Comme l’a souligné le Ministre René Emmanuel SADI, le secteur minier constitue aujourd’hui l’une des épines dorsales les plus marquantes de l’économie camerounaise. Les grands chantiers engagés avec la volonté ferme du Chef de l’État ne sont pas de simples projets extractifs. Ils représentent des milliers d’emplois directs et indirects, un transfert de technologies indispensable et des retombées fiscales majeures pour le budget de l’État.

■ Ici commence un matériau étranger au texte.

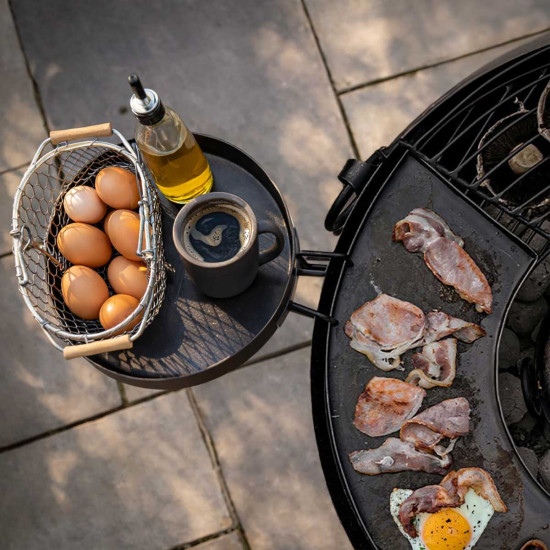 Kadai Shelf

L’option du gouvernement est claire et précise : l’abondance des richesses naturelles ne saurait en aucun cas justifier le désordre ou l’anarchie. La lettre et l’esprit des hautes directives présidentielles visent une exploitation rationnelle et rigoureuse de ce secteur, au bénéfice primordial de la nation et des générations futures. Ce point de presse conjoint marque ainsi une étape décisive dans la construction d’un secteur minier camerounais moderne, responsable et prospère, véritable moteur du développement économique national.